**Passage provided**.
>>
Serotonin: Brains, Bowels, Bones and Beyond

One of the fascinating aspects of medicine and biology is how one substance can have so many functions.  A recent article about the effects of serotonin on bone cells and bone formation in the New York Times illustrates this point. While this finding about serotonin and bone formation may be important for developing new ways to treat osteoporosis, it is especially fascinating because serotonin does so many other things in the body.

Serotonin is probably best known for how its levels affect mood – which is the basis for the medicines to treat depression in the class known as “Selective Serotonin Reuptake Inhibitors,” or SSRIs. Serotonin is also involved with the functioning of the gastrointestinal system – primarily as a neurotranmitter in the GI track’s nervous system effecting the peristaltic movement of the intestines. [Click here for a 2001 video from Novartis about serotonin and Irritable Bowel Syndrome.]

What the research article in Cell shows is that high levels of serotonin may inhibit bone formation as well. This understanding may be the basis for creating new treatments for osteoporosis – and is a new avenue for addressing this disease that hadn’t been considered before.  As the New York Times characterizes it, “Osteoporosis researcher were dumbfounded by the report.”

While this is very interesting in itself, as I stated at the start of this post, what is globally more enlightening is how one compound can have very different effects on the human body depending upon where it is found.  This is often seen in how medicines may have effects other than those they are intended to produce.  These are generally called “side-effects,” but really they may be seen as “other effects,” and sometimes they are used as the primary reason for using a medicine.  (To avoid giving what might seem like medical advice, I’ll refrain from listing specifics here, but would be interested if anyone has comments or insights into this.)
<<
**Exercise data**.
>>
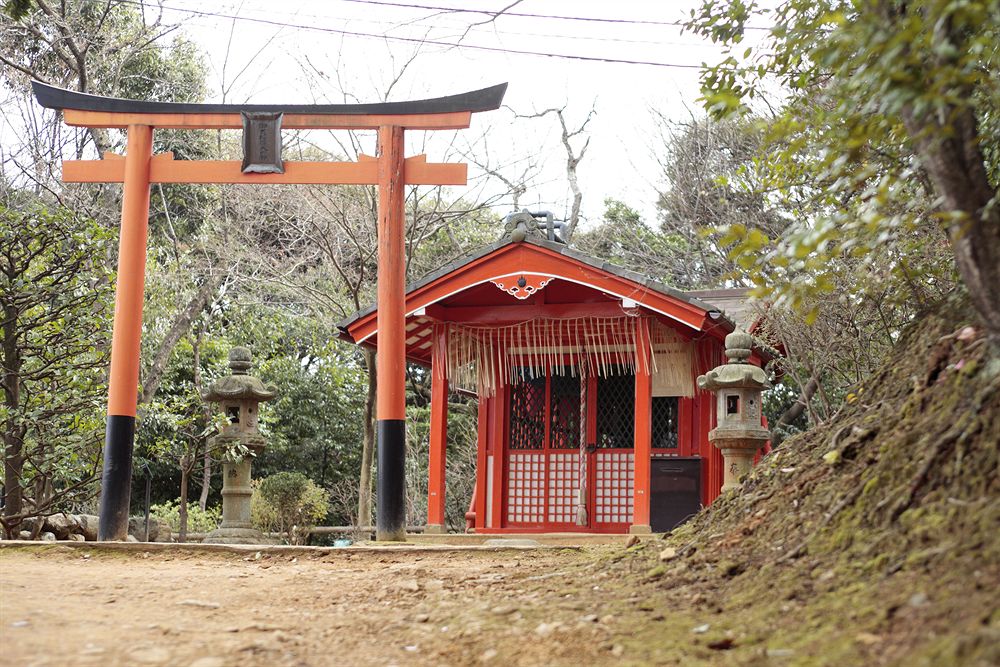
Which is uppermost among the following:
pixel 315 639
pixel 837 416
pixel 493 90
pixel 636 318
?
pixel 493 90

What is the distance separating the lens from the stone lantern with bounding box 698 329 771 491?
32.7 ft

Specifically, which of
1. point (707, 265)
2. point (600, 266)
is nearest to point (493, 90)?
point (600, 266)

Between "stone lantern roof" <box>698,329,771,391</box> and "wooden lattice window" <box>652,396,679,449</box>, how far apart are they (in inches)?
94.7

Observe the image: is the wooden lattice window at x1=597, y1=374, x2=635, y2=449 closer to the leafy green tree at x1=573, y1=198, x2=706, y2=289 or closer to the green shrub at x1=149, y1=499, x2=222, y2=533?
the green shrub at x1=149, y1=499, x2=222, y2=533

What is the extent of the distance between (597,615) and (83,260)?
7213mm

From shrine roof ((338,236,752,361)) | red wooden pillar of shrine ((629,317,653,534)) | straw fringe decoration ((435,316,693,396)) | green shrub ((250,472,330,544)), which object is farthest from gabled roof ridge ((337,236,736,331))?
green shrub ((250,472,330,544))

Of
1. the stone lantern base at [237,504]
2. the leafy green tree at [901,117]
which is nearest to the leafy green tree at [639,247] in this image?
the stone lantern base at [237,504]

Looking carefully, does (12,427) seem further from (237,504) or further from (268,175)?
(268,175)

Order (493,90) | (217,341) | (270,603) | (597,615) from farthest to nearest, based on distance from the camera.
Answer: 1. (217,341)
2. (493,90)
3. (270,603)
4. (597,615)

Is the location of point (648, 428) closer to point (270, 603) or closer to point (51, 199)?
point (270, 603)

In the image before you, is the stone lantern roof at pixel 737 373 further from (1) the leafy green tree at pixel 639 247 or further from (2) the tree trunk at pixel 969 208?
<<
**What to do**.
A. In the piece on serotonin's many functions, which journal published the research showing that high serotonin levels may inhibit bone formation?
B. Pick up the piece on serotonin's many functions right after its final sentence and write its next paragraph.

**Exercise results**.
A. Cell.

B.
And of course, there are also the side-effects that turn out to be the primary effect for a new medicine.  Most famously, this is what led to the development of Viagra®, a medicine that was intended to promote blood flow in the arteries of the heart, but which actually caused increased blood flow elsewhere.

What this all means is that there are still many unknowns in biomedicine, and that many future discoveries will help us develop better treatments for many diseases by shifting our understanding of how the body works.  As I was told in a lecture on the first day of medical school, “Half of what we’re going to teach you is wrong – we just don’t know which half.”  I know that in the few/several/many years since I graduated medical school, biomedical research has discovered a tremendous amount of new knowledge about human health and disease.  But I also suspect that the percentage of what medical students are taught today which will need to be changed in the coming years hasn’t shifted very much, if at all, because more knowledge also leads to asking more questions – which, of course, are really the starting point for new discoveries that lead to better treatments…… and also require medical school professors to revise their lectures every year.